++++ Extracted entries
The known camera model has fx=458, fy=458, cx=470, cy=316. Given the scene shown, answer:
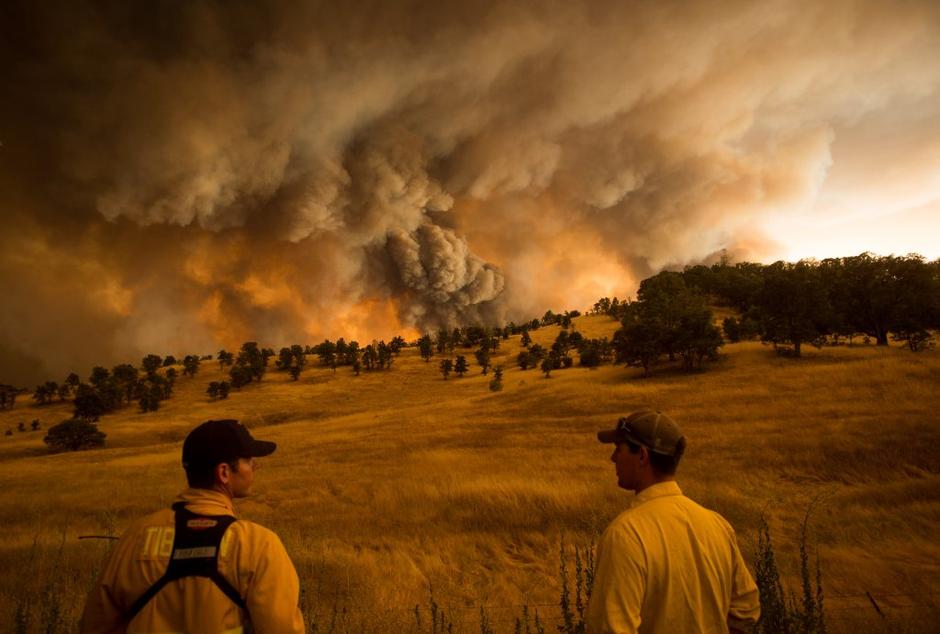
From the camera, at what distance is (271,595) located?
265 centimetres

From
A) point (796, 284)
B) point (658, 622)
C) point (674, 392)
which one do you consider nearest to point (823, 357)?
point (796, 284)

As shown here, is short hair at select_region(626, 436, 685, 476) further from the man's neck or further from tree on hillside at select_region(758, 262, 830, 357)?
tree on hillside at select_region(758, 262, 830, 357)

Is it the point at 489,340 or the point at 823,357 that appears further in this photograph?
the point at 489,340

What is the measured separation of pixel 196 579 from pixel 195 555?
13 centimetres

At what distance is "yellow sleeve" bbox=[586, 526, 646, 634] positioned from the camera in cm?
269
++++++++
» **Aim**
Copy out the material above word for word, from the camera figures at the start through the last line, and leave the pictures out.

» **Answer for this exercise**
The known camera model has fx=458, fy=458, cx=470, cy=316. Given the scene shown, answer:
From the camera, at what distance is (271,595) located?
265 centimetres

From
A) point (796, 284)
B) point (658, 622)
C) point (674, 392)
which one do you consider nearest to point (823, 357)?
point (796, 284)

As shown here, is short hair at select_region(626, 436, 685, 476) further from the man's neck or further from tree on hillside at select_region(758, 262, 830, 357)?
tree on hillside at select_region(758, 262, 830, 357)

Is it the point at 489,340 or the point at 823,357 that appears further in this photograph?
the point at 489,340

What is the measured separation of pixel 196 579 from pixel 195 555?
13 centimetres

At what distance is "yellow sleeve" bbox=[586, 526, 646, 634] positioned from the camera in cm?
269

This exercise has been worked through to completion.